── DATA EXTRACTS
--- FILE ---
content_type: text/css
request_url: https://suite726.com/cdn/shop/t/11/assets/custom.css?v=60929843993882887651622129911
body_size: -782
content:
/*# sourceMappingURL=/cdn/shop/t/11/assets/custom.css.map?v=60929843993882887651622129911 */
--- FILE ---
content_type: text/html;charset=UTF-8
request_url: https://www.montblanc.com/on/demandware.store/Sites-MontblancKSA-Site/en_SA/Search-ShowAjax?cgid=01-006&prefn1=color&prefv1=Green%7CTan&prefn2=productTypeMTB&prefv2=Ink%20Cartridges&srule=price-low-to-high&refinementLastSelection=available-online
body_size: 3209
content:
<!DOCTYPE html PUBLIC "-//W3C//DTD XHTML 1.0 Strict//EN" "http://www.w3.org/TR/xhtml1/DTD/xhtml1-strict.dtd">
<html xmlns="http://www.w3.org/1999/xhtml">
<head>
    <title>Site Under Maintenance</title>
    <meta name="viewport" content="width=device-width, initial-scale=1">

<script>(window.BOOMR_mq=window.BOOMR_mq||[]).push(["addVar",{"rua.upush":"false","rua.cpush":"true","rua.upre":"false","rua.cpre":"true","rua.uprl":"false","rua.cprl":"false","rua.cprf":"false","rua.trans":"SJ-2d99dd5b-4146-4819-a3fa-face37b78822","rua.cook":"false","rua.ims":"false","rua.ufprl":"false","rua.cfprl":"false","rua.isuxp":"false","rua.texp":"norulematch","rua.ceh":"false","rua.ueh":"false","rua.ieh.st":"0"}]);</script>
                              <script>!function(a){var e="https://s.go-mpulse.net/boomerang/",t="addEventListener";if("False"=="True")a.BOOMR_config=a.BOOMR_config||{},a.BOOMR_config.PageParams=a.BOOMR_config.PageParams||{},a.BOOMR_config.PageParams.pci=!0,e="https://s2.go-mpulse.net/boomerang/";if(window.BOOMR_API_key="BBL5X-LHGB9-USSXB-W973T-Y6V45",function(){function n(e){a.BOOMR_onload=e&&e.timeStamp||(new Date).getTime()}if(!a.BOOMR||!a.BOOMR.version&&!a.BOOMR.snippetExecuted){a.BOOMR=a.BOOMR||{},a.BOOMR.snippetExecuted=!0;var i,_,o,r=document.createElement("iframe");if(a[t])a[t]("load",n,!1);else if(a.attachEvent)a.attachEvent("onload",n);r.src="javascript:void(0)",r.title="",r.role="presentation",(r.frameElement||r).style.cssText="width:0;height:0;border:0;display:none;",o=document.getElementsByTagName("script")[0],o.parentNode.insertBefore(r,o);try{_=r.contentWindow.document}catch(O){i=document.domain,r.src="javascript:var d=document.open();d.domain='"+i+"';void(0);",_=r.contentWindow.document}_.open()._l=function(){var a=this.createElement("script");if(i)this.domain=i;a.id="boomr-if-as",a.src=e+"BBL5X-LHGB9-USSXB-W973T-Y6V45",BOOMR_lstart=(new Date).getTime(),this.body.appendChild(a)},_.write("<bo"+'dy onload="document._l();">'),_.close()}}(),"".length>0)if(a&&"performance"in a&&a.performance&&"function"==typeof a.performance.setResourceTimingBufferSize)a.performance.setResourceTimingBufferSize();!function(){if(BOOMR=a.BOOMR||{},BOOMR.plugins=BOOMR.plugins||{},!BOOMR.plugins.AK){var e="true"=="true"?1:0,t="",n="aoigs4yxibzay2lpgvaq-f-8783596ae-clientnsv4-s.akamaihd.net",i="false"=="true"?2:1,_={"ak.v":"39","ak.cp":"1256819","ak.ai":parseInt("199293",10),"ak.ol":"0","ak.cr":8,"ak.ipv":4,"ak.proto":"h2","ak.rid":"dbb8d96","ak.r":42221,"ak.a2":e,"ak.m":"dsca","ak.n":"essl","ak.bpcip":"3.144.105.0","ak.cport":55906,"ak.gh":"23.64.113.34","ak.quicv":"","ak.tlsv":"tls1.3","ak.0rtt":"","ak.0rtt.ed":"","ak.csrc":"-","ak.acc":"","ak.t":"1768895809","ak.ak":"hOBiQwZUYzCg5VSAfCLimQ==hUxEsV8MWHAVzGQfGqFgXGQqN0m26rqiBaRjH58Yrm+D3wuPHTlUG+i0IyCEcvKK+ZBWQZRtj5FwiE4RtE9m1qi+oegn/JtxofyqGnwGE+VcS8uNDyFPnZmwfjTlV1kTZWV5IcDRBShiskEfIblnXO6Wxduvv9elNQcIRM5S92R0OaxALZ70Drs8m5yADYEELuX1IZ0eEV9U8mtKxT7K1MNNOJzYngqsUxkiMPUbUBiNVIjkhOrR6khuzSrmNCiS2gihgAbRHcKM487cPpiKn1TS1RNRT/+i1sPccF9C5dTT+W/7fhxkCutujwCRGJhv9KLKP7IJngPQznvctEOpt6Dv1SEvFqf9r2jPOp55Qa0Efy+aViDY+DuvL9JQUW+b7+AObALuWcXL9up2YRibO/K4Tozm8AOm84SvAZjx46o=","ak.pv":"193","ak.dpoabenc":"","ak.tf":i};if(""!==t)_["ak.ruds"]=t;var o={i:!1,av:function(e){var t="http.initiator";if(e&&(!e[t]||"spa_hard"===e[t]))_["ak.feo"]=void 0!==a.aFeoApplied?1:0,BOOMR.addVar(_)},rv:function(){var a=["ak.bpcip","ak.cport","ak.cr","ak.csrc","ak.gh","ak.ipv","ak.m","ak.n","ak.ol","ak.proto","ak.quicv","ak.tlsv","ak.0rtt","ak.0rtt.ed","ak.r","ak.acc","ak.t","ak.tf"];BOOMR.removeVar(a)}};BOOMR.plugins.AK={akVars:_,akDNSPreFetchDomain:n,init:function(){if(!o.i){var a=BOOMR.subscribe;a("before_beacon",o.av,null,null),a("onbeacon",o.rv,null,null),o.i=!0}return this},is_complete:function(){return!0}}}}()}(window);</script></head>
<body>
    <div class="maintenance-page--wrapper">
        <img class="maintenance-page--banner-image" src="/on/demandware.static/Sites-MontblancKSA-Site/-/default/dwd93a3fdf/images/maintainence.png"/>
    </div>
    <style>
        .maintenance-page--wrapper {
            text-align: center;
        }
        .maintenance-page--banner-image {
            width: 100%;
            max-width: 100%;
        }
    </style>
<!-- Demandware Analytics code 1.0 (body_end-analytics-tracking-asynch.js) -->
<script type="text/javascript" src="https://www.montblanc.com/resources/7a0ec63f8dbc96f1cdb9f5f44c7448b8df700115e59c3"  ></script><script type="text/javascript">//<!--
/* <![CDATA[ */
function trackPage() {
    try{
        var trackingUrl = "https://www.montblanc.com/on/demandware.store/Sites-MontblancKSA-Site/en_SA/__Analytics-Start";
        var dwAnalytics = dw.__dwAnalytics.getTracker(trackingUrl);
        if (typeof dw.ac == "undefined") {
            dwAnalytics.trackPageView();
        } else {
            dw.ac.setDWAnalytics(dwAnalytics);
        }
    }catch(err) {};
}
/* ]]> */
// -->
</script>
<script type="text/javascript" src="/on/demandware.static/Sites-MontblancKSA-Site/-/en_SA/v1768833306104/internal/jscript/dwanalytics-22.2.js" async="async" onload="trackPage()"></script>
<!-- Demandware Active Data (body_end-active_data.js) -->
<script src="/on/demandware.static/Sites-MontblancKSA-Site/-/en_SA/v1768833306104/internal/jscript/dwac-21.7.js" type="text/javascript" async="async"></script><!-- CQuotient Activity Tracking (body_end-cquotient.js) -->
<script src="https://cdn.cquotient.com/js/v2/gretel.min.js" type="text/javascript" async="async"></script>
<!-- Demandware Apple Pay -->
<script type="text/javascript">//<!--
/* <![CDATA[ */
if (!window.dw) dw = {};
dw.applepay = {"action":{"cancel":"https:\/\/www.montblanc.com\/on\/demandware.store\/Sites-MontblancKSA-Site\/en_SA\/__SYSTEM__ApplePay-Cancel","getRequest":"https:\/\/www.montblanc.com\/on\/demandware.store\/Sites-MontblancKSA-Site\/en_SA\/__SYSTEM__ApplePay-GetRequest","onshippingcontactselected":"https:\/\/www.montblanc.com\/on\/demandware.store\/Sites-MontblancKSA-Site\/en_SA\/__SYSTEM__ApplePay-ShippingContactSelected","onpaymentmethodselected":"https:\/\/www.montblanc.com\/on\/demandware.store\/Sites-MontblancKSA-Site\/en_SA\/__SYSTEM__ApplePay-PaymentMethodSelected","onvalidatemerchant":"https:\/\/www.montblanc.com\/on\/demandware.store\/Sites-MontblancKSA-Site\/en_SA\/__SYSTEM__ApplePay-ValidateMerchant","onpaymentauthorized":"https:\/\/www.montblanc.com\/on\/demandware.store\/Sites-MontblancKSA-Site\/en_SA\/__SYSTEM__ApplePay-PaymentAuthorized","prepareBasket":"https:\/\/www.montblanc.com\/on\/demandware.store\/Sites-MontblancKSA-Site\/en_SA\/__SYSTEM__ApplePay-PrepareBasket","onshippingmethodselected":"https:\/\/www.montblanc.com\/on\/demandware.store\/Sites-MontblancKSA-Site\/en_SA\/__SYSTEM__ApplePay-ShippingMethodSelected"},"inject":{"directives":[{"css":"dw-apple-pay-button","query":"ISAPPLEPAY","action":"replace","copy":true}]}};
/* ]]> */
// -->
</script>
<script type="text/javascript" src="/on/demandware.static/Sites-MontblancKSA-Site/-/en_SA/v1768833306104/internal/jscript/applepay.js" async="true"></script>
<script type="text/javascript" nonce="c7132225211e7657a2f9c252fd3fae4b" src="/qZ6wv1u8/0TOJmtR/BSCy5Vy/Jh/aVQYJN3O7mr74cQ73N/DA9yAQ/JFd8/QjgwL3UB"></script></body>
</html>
────
WORK TASK: Above are some lines. Repeat exactly, and only, those from the line that has "max-width: 100%;" through the line that has "Tracking (body_end-cquotient.js) -->".

YOUR SOLUTION:
            max-width: 100%;
        }
    </style>
<!-- Demandware Analytics code 1.0 (body_end-analytics-tracking-asynch.js) -->
<script type="text/javascript" src="https://www.montblanc.com/resources/7a0ec63f8dbc96f1cdb9f5f44c7448b8df700115e59c3"  ></script><script type="text/javascript">//<!--
/* <![CDATA[ */
function trackPage() {
    try{
        var trackingUrl = "https://www.montblanc.com/on/demandware.store/Sites-MontblancKSA-Site/en_SA/__Analytics-Start";
        var dwAnalytics = dw.__dwAnalytics.getTracker(trackingUrl);
        if (typeof dw.ac == "undefined") {
            dwAnalytics.trackPageView();
        } else {
            dw.ac.setDWAnalytics(dwAnalytics);
        }
    }catch(err) {};
}
/* ]]> */
// -->
</script>
<script type="text/javascript" src="/on/demandware.static/Sites-MontblancKSA-Site/-/en_SA/v1768833306104/internal/jscript/dwanalytics-22.2.js" async="async" onload="trackPage()"></script>
<!-- Demandware Active Data (body_end-active_data.js) -->
<script src="/on/demandware.static/Sites-MontblancKSA-Site/-/en_SA/v1768833306104/internal/jscript/dwac-21.7.js" type="text/javascript" async="async"></script><!-- CQuotient Activity Tracking (body_end-cquotient.js) -->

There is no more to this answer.